===== INPUT DATA =====

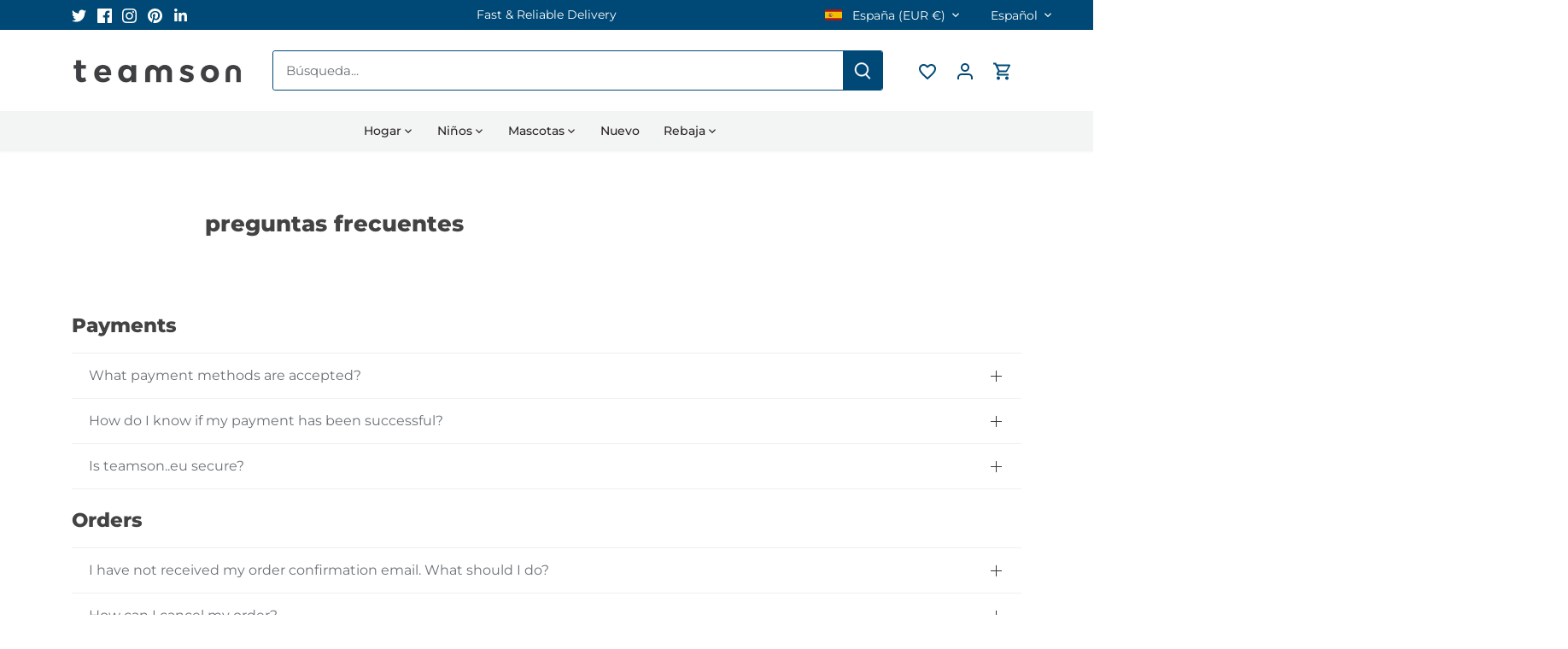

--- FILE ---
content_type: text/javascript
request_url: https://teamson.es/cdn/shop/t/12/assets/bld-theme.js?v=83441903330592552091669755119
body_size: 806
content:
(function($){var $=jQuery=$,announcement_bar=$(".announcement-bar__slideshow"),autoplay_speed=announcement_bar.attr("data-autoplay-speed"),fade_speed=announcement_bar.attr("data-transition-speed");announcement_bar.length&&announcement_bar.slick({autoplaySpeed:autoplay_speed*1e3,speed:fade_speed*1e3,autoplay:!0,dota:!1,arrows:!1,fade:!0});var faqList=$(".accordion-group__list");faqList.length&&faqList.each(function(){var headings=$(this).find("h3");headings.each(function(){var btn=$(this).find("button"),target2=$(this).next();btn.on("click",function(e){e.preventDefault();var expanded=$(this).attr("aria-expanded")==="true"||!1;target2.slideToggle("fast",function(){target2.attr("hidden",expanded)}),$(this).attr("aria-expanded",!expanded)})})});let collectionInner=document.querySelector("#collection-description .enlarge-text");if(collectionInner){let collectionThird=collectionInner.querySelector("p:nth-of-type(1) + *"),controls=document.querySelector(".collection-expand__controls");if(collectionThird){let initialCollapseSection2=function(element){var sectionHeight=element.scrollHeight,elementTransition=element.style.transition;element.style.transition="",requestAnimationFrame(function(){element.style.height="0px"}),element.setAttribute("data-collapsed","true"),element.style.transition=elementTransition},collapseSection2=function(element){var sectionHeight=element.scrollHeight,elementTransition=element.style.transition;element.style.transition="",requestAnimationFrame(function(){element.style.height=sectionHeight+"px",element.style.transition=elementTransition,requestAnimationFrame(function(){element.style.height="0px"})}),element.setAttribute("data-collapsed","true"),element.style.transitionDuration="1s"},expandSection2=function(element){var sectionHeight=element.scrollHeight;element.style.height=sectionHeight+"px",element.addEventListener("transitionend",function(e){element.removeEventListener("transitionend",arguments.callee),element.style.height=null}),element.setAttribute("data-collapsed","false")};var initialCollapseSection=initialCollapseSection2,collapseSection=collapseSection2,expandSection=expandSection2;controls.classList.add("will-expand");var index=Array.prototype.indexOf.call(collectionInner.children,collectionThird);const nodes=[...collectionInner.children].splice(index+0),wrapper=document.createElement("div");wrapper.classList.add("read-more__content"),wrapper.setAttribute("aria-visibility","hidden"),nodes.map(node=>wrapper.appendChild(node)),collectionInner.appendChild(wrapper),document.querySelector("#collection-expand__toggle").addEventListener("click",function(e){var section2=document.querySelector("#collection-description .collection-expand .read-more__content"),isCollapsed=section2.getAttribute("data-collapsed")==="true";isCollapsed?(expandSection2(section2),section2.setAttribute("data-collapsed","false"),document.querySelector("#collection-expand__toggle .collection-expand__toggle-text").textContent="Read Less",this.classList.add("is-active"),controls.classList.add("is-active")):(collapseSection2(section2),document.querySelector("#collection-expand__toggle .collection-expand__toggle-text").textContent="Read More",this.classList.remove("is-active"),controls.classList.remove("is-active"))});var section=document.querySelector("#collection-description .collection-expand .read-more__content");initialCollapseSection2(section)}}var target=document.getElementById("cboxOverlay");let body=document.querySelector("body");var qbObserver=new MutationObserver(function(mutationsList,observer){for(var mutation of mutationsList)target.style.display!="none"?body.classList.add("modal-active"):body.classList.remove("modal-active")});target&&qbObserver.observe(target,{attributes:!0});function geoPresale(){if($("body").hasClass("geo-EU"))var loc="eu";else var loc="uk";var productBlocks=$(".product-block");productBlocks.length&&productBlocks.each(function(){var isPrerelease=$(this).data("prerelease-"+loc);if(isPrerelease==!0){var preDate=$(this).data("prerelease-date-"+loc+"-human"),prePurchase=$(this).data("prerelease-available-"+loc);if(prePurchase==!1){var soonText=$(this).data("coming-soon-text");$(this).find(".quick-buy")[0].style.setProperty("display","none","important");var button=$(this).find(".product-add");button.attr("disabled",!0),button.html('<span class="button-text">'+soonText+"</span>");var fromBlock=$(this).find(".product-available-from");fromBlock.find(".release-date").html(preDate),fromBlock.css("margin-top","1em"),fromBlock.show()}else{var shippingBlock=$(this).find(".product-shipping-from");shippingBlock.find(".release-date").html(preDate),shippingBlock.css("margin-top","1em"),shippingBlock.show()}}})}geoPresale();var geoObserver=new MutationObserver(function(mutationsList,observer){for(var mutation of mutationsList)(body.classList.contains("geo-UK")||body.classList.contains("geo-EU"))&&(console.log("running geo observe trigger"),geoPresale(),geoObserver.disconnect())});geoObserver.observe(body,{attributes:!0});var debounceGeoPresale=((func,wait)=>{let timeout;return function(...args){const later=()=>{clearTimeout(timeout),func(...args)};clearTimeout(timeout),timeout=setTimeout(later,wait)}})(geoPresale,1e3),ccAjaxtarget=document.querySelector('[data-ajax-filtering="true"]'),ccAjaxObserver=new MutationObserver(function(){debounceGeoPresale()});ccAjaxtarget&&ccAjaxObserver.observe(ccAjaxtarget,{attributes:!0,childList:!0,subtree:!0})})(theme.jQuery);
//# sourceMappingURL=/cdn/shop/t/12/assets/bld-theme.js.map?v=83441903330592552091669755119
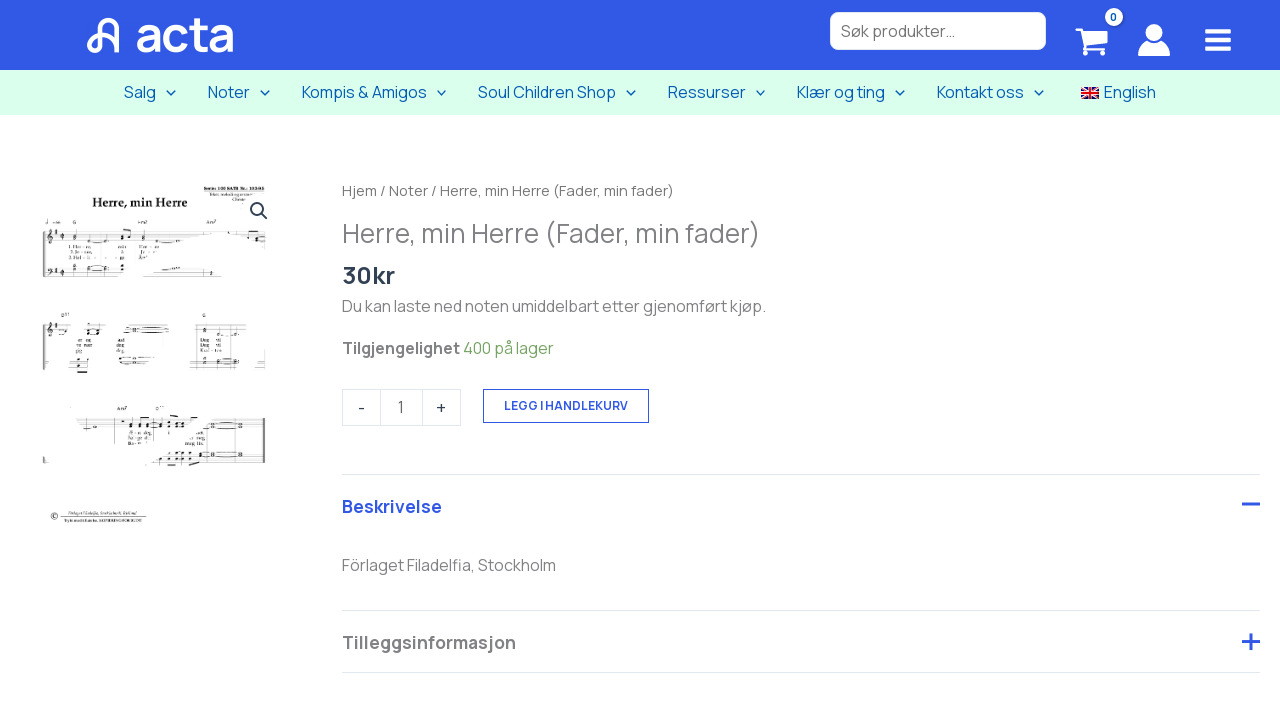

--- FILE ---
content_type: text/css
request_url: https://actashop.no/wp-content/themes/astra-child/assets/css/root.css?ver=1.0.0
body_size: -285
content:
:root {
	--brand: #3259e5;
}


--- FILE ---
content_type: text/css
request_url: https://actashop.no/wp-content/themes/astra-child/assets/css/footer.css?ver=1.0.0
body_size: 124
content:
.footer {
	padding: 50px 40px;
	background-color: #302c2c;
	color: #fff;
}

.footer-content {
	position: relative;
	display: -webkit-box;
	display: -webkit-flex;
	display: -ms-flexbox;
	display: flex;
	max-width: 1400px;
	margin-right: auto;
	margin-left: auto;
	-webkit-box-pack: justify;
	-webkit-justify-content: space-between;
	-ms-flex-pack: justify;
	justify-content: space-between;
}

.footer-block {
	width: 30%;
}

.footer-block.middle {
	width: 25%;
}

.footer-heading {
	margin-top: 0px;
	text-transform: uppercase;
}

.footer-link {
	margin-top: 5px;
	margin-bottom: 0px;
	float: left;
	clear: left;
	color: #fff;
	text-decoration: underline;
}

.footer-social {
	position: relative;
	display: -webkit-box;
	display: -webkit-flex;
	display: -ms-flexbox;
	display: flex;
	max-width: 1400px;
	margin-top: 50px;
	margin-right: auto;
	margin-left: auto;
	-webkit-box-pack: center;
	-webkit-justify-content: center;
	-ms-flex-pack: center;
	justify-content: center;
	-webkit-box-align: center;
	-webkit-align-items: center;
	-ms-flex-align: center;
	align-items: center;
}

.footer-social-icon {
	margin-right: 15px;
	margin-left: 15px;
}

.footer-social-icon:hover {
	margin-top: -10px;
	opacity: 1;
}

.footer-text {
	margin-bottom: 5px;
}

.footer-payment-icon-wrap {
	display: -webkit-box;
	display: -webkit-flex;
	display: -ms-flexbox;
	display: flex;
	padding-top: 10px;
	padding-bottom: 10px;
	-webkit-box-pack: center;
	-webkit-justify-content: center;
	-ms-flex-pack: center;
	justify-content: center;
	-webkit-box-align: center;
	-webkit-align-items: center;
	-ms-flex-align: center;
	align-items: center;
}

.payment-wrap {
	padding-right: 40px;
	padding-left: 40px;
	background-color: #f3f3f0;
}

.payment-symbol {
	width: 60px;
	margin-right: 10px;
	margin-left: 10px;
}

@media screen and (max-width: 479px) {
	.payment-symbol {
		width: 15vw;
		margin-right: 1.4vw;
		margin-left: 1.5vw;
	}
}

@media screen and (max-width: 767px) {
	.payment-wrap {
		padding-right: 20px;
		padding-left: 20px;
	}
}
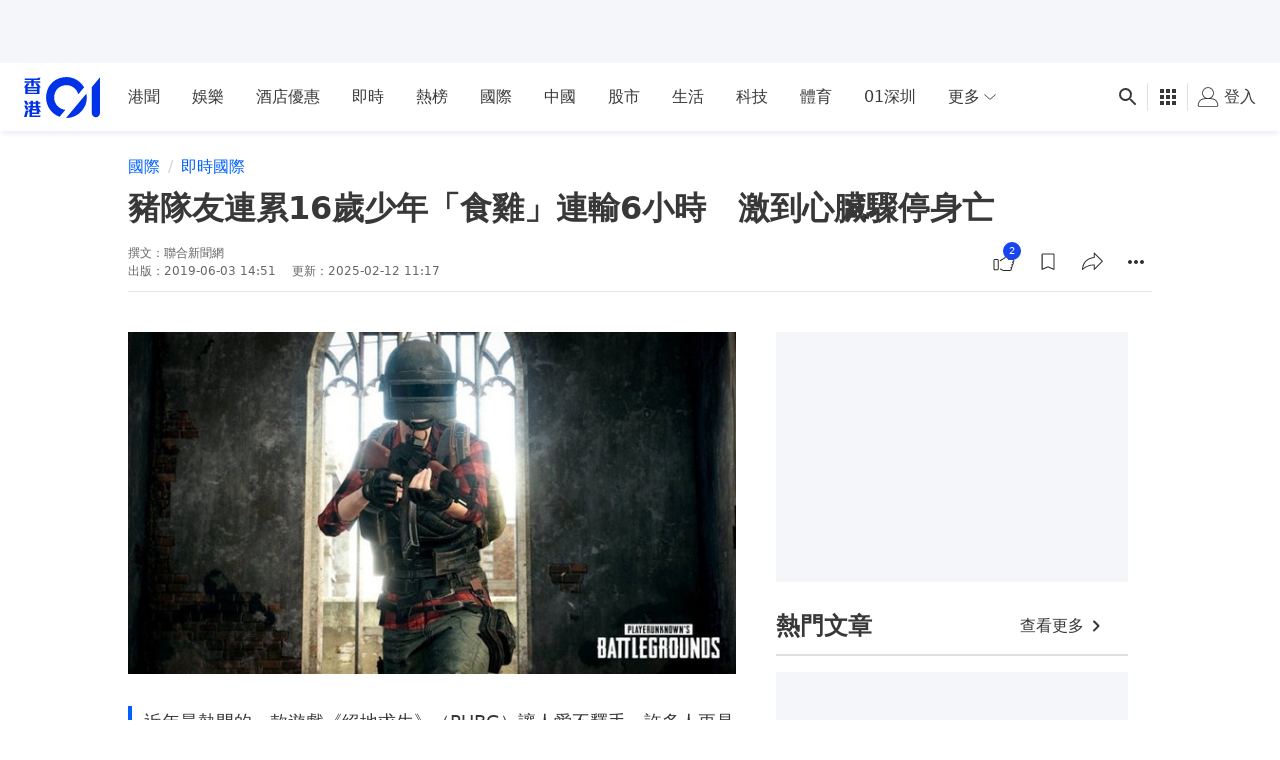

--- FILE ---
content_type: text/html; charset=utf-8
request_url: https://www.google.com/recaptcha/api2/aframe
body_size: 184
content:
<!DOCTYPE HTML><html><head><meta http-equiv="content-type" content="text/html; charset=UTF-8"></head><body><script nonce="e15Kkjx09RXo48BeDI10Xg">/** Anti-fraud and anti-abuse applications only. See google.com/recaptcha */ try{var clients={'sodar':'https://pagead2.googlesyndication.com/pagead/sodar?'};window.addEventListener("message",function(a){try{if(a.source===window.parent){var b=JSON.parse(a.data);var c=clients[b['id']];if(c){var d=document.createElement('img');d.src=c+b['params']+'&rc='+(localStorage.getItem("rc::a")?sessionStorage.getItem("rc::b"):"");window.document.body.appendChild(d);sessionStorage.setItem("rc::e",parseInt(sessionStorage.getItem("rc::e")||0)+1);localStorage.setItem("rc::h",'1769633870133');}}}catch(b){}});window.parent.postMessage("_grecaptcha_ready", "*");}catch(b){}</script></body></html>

=====

▶ _YOUR INSTRUCTIONS_
Check each line above for the string "charset" and return those that contain it.

▶ _REPLY TO THE EXERCISE_
content_type: text/html; charset=utf-8
<!DOCTYPE HTML><html><head><meta http-equiv="content-type" content="text/html; charset=UTF-8"></head><body><script nonce="e15Kkjx09RXo48BeDI10Xg">/** Anti-fraud and anti-abuse applications only. See google.com/recaptcha */ try{var clients={'sodar':'https://pagead2.googlesyndication.com/pagead/sodar?'};window.addEventListener("message",function(a){try{if(a.source===window.parent){var b=JSON.parse(a.data);var c=clients[b['id']];if(c){var d=document.createElement('img');d.src=c+b['params']+'&rc='+(localStorage.getItem("rc::a")?sessionStorage.getItem("rc::b"):"");window.document.body.appendChild(d);sessionStorage.setItem("rc::e",parseInt(sessionStorage.getItem("rc::e")||0)+1);localStorage.setItem("rc::h",'1769633870133');}}}catch(b){}});window.parent.postMessage("_grecaptcha_ready", "*");}catch(b){}</script></body></html>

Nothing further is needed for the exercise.